Separation of concerns

You may find that when considering the design of a business process, there are actually two kinds of business-related logic that impact your design. One is directly related to how services should be orchestrated to achieve a business goal. For example, order processing may require performing an inventory check, invoking payment and shipping services. This logic will typically be unchanged once it is defined and made operational. The second kind of logic often has to do with decisions that need to be made in an orchestration flow, things such as how to evaluate risks associated with an issuing an insurance policy or how to apply a discount based on certain purchase criteria. These types of decisions tend to change a number of times during the course of the life of a business process, and could be due to changes in market conditions, for example. Furthermore, these types of changes need to be implemented dynamically to meet business needs. Timeliness is of utmost importance in these situations.

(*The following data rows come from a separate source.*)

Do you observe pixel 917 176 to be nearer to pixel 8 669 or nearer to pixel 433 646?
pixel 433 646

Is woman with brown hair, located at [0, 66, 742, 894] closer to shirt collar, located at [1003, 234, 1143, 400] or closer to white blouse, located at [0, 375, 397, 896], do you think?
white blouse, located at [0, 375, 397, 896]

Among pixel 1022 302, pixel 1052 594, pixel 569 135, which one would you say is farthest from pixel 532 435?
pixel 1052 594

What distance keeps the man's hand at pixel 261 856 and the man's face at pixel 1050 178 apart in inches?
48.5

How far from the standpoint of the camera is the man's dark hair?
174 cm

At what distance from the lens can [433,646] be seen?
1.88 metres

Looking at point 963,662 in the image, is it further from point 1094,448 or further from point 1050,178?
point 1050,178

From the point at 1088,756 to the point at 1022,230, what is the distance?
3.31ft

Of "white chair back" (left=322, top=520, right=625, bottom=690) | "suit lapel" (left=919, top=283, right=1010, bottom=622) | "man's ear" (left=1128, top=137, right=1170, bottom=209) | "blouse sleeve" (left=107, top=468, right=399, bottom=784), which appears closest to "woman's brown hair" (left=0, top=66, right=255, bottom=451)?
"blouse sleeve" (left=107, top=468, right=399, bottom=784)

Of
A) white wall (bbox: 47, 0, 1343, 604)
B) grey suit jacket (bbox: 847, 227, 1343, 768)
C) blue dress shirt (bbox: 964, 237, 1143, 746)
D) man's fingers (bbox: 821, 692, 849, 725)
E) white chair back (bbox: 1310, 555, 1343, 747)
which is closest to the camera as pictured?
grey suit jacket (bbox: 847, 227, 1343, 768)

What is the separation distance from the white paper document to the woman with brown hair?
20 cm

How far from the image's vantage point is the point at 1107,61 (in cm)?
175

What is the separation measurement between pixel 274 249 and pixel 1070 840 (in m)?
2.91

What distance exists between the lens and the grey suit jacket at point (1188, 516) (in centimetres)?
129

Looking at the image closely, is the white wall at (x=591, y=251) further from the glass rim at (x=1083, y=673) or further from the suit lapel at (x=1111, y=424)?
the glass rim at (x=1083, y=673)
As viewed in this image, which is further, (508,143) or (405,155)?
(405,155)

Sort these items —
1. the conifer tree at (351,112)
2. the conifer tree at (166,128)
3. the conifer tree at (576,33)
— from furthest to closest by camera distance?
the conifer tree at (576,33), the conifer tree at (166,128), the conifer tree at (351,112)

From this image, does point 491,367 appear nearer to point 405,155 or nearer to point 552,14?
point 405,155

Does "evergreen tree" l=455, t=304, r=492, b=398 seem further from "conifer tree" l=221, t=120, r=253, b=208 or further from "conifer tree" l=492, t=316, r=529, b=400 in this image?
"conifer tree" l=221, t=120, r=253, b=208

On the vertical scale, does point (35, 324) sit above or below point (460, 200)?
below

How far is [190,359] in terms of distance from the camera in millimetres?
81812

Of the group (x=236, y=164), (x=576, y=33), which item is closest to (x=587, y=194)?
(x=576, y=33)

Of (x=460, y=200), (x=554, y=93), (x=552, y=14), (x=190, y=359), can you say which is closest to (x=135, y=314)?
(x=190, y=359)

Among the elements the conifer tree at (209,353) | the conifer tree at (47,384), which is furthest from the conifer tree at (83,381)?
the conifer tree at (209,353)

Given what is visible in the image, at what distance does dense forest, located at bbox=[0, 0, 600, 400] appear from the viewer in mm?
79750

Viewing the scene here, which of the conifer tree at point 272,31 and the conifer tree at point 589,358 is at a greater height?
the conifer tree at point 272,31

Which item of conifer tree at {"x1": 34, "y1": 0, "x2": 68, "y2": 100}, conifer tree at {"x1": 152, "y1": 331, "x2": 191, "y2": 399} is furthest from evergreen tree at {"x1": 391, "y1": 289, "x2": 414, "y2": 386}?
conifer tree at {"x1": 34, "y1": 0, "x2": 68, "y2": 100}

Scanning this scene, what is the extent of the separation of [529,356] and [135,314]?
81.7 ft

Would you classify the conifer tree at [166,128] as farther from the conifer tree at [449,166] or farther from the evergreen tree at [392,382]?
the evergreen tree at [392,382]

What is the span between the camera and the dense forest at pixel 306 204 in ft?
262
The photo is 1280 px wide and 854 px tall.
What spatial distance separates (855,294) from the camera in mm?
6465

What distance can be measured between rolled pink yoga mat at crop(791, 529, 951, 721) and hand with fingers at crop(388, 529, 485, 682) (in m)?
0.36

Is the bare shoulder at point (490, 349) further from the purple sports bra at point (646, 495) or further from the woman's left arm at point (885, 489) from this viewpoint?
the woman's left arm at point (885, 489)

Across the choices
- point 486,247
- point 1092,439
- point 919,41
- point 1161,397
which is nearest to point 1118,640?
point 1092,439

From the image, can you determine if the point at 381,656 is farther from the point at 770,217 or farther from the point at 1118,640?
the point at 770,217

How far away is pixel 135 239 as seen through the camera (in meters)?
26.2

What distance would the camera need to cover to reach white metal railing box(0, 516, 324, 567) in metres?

Because of these reasons, it is often desirable to separate the more volatile, business-policy based logic from the more static process orchestration logic. Instead of hard-coding these business policies into an orchestration flow, one can consider using business rules to author and manage thse business policies as artifacts held separately from the process and use a rules engine to support a business process at runtime. The combination of using business rules and orchestration flows can create a more agile and adaptive solution.

To determine whether or not business rules are appropriate for your needs, consider the following criteria.
  • Are there decision points in the process that will change more often than the orchestration flow itself? If the changes happen much more often than the release cycle allowed, consider using business rules.
  • Who will be the source of these changes? Are they the architects who design the orchestration flow or domain experts who do not know the inner workings of the process? If the answer is domain experts, consider utilizing a business rules management system (BRMS) to give these stakeholders the means to manage these business policies.
  • How fast do these changes need to take effect? A BRMS will allow fast deployment of business policies changes outside of the normal release cycle. That being said, every change of rule should first be staged to test its impact.
Using business rules in process orchestration requires the adoption of business rules software and more effort is required to learn, design, develop and manage rules. You need to consider the tradeoffs.